*Consigne 1*
Dressez la liste des concours auxquels Fabienne a obtenu des prix selon l'extrait fourni.
*Consigne 2*
Reproduisez le passage de l'extrait fourni qui s'ouvre sur les mots « La jeune femme » et se clôt sur « opportunité à Nantes. », en renommant « supermarché » en « hypermarché ».

── Extrait fourni ──

Actuellement au chômage, il compte reprendre « un vrai travail » en août. Défaitiste, Ja rule pense qu’« on ne peut pas régler les problèmes de violence ou encore de chômage » . Le jeune homme perçoit ces problématiques de manière arbitraire. « Même si on donne du travail aux jeunes lascars, l’appât du gain les poussera toujours vers la vie du ghetto à cause de la télé et des politiciens qui ne font pas leur travail » . Réaliste, il reconnaît tout de même que cette vie ne vaut que pour un laps de temps déterminé car, « même si débouya pa péché, il arrive un moment où tu veux voir tes enfants grandir » .

FABIENNE, 35 ANS, POINTE-À-PITRE : « Nous devons nous battre »

Sur le boulevard, près du CHU, est installée Les désirs du palais, une pâtisserie-glacier avec à sa tête une jeune chef d’entreprise, Fabienne.
La jeune femme a commencé comme chef de rayon dans un supermarché avant de suivre une formation de pâtisserie puis de glacier en France, grâce à une opportunité à Nantes.
Alliant sa formation aux saveurs de son île, Fabienne crée des glaces uniques dont raffolent clients locaux et touristes. Elle a d’ailleurs multiplié les prix aux concours de Fanm Péyi, Fanm doubout ou encore le deuxième prix du concours des artisans.
Sa plus grande satisfaction est de mettre en valeurs les produits de chez nous.
Fabienne considère que « les jeunes doivent se battre pour réussir et croire en leur rêve car il n’y a que le travail qui puisse payer » .

LOUISIANA, 24 ANS, LAMENTIN : « Des promesses des politiques non tenues »

Cité Crane, il y a des jeunes hommes qui traînent mais aussi des mères de famille qui tentent de joindre les deux bouts.
Louisiana, volontaire mais qui s’estime incomprise, en fait partie. Mère de quatre enfants et sans emploi, elle a arrêté l’école en troisième lorsqu’elle a eu son premier enfant. De petits boulots en périodes de chômage, elle parvient difficilement à s’en sortir. « Derrière les belles promesses des politiciens, il y a une vie où les étrangers passent avant les Guadeloupéens qui ne voient pas le bout du tunnel » , explique-t-elle.
Elle refuse pourtant cette fatalité et enchaîne les formations de la Mission locale ou de Pôle emploi qui, jusqu’ici, n’ont apporté aucun changement à sa situation. Elle persiste à dire que l’État « ne fait rien pour les jeunes qui ont surtout besoin d’être écoutés et aidés » .

───
── Extrait des données ──

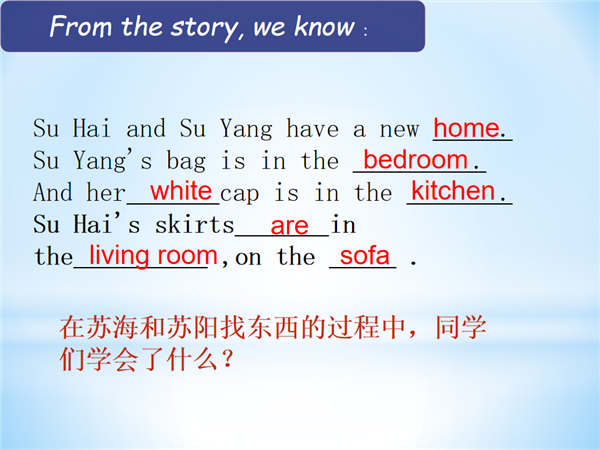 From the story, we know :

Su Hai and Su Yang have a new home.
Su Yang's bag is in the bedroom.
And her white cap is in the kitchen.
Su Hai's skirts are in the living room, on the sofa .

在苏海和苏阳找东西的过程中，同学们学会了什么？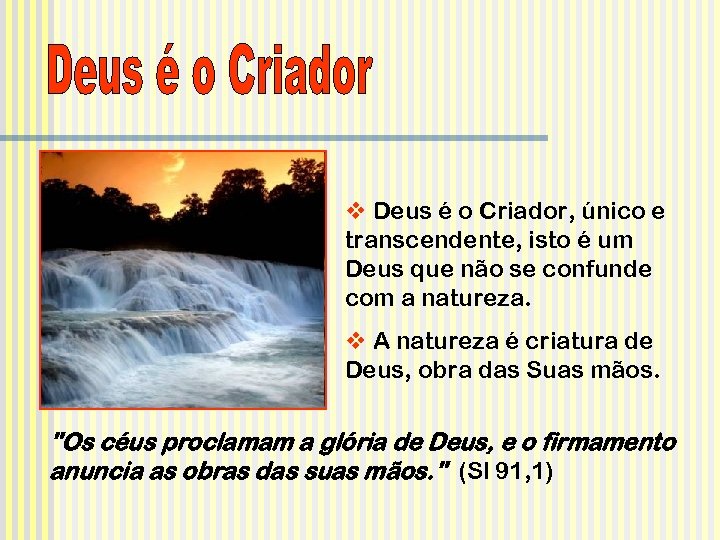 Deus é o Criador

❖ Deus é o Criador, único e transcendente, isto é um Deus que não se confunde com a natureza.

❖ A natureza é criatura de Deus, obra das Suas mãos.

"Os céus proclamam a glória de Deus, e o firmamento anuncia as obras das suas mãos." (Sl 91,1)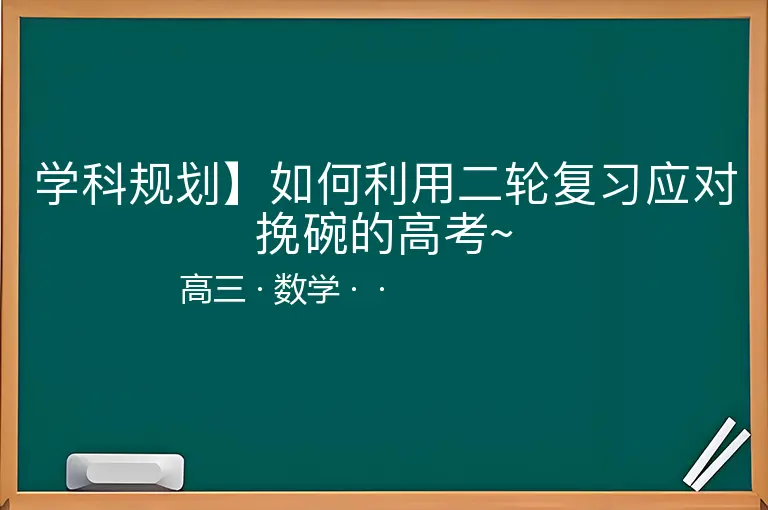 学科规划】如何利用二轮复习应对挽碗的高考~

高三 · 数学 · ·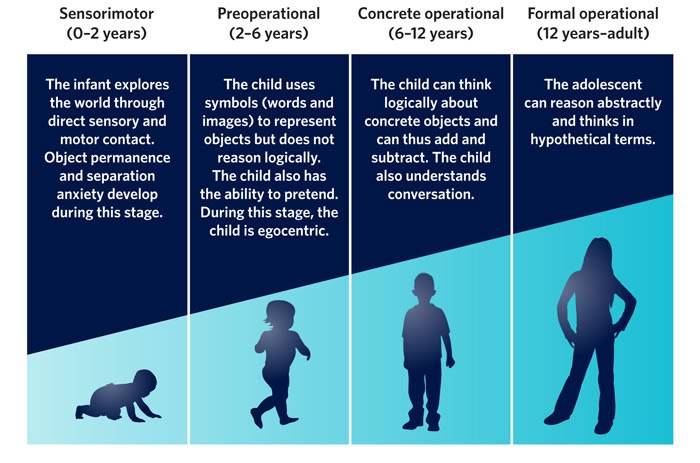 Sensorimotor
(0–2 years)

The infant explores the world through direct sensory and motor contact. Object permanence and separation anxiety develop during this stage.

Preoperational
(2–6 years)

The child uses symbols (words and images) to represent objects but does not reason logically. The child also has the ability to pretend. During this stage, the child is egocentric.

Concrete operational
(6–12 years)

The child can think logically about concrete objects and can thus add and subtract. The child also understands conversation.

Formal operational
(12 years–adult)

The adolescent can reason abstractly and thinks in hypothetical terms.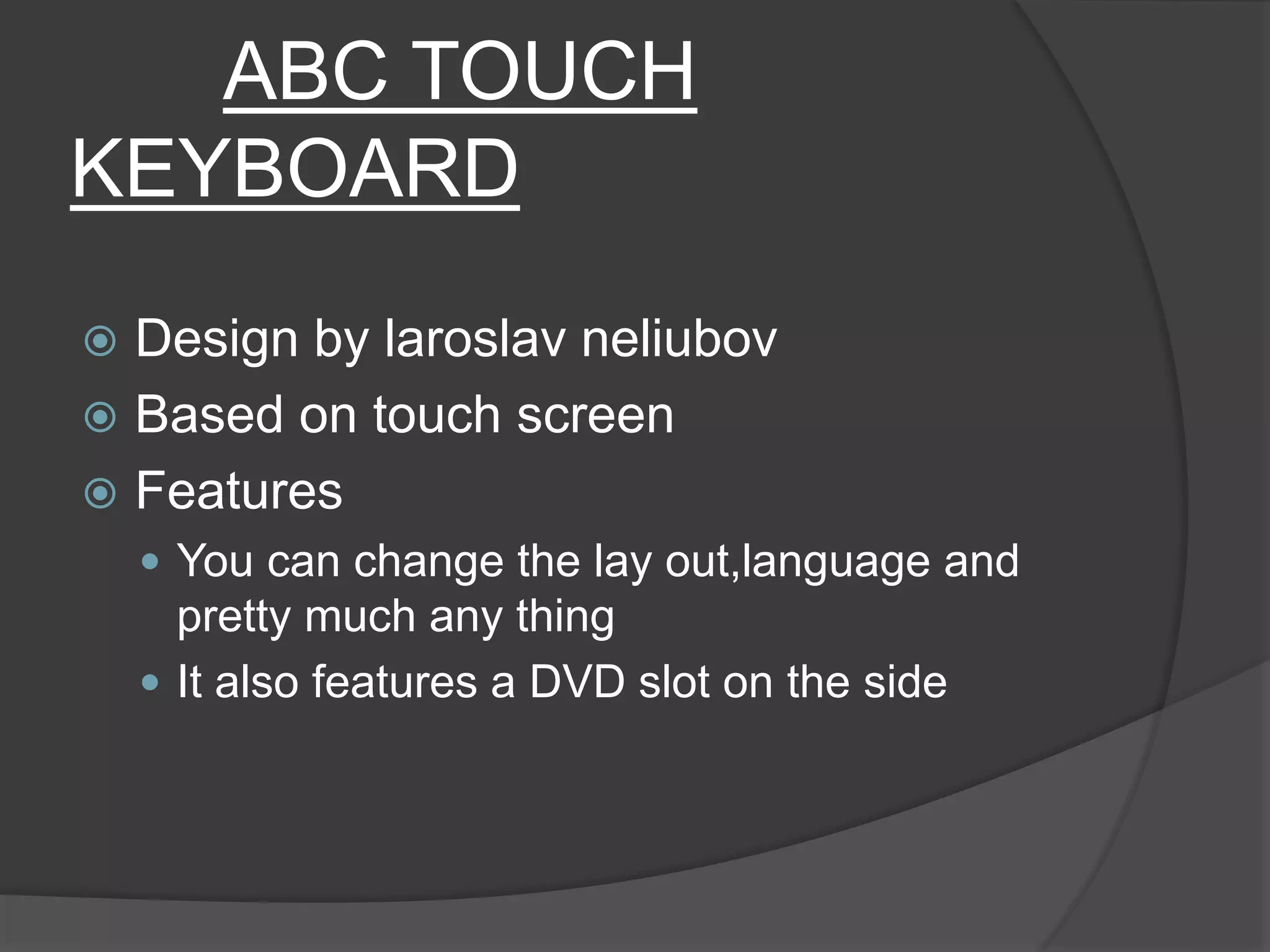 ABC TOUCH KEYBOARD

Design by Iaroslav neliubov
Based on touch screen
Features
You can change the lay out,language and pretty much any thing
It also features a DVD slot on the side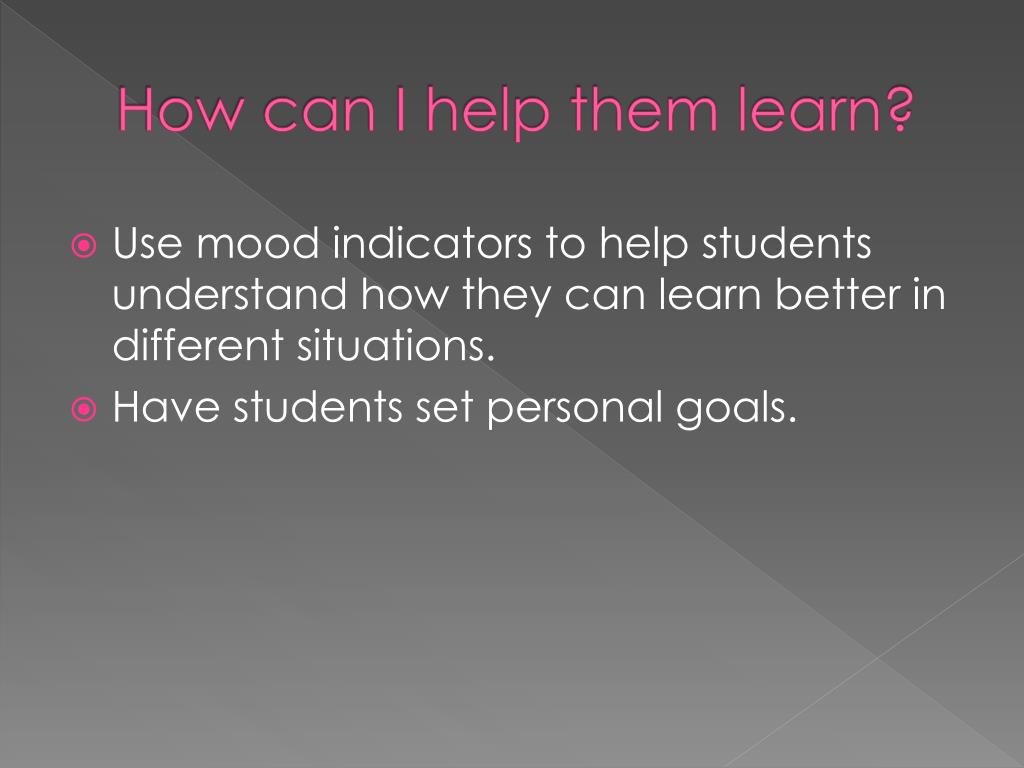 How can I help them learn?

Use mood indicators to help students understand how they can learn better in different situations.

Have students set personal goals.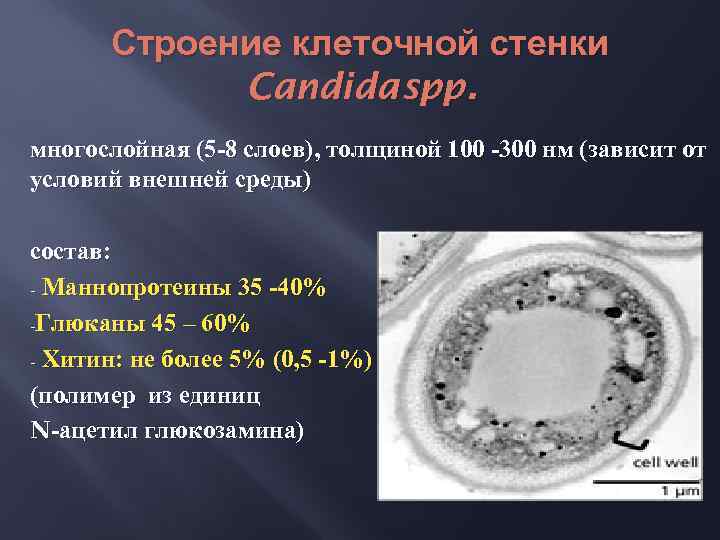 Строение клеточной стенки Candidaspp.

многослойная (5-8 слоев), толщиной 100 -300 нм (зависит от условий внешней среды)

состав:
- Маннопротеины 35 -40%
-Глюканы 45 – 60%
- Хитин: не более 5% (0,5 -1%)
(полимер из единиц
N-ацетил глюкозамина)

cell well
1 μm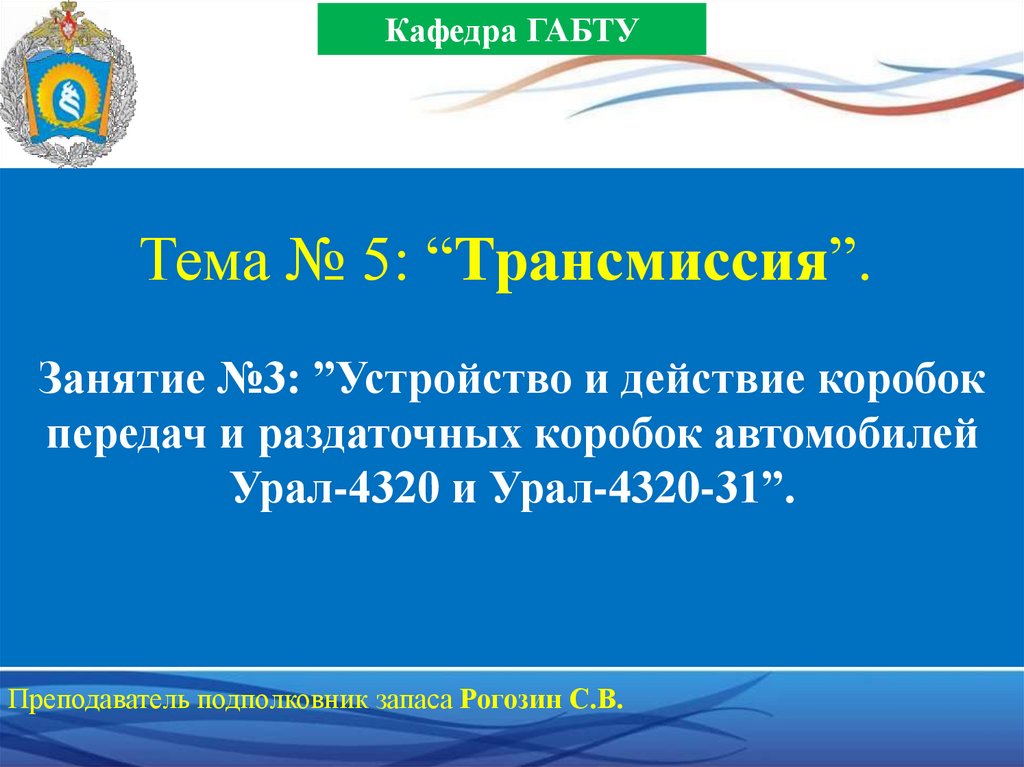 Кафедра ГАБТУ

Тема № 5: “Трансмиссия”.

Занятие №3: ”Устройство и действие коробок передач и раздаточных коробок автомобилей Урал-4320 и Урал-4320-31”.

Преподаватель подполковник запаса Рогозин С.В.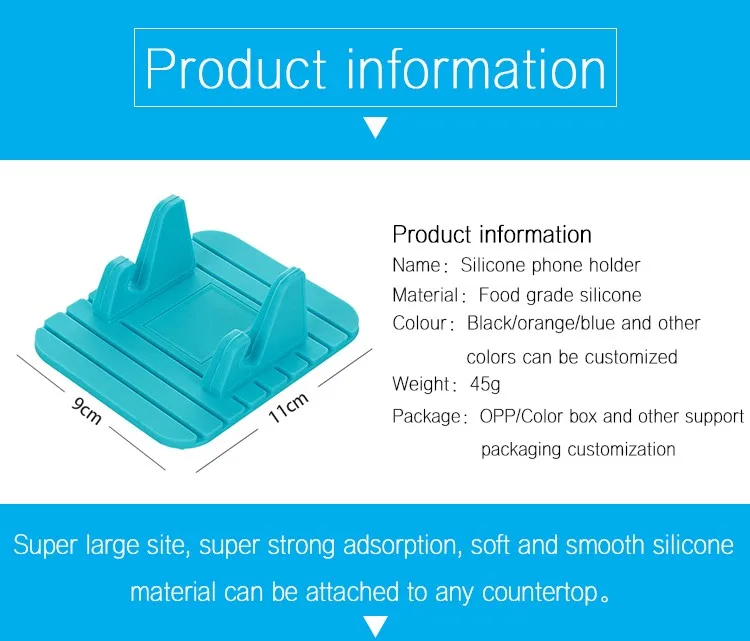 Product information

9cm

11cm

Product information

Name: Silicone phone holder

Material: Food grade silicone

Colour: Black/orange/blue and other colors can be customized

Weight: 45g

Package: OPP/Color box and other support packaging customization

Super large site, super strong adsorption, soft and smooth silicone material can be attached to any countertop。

───

*Réponse attendue 1*
- Fanm Péyi
- Fanm doubout
- le concours des artisans (deuxième prix)

*Réponse attendue 2*
La jeune femme a commencé comme chef de rayon dans un hypermarché avant de suivre une formation de pâtisserie puis de glacier en France, grâce à une opportunité à Nantes.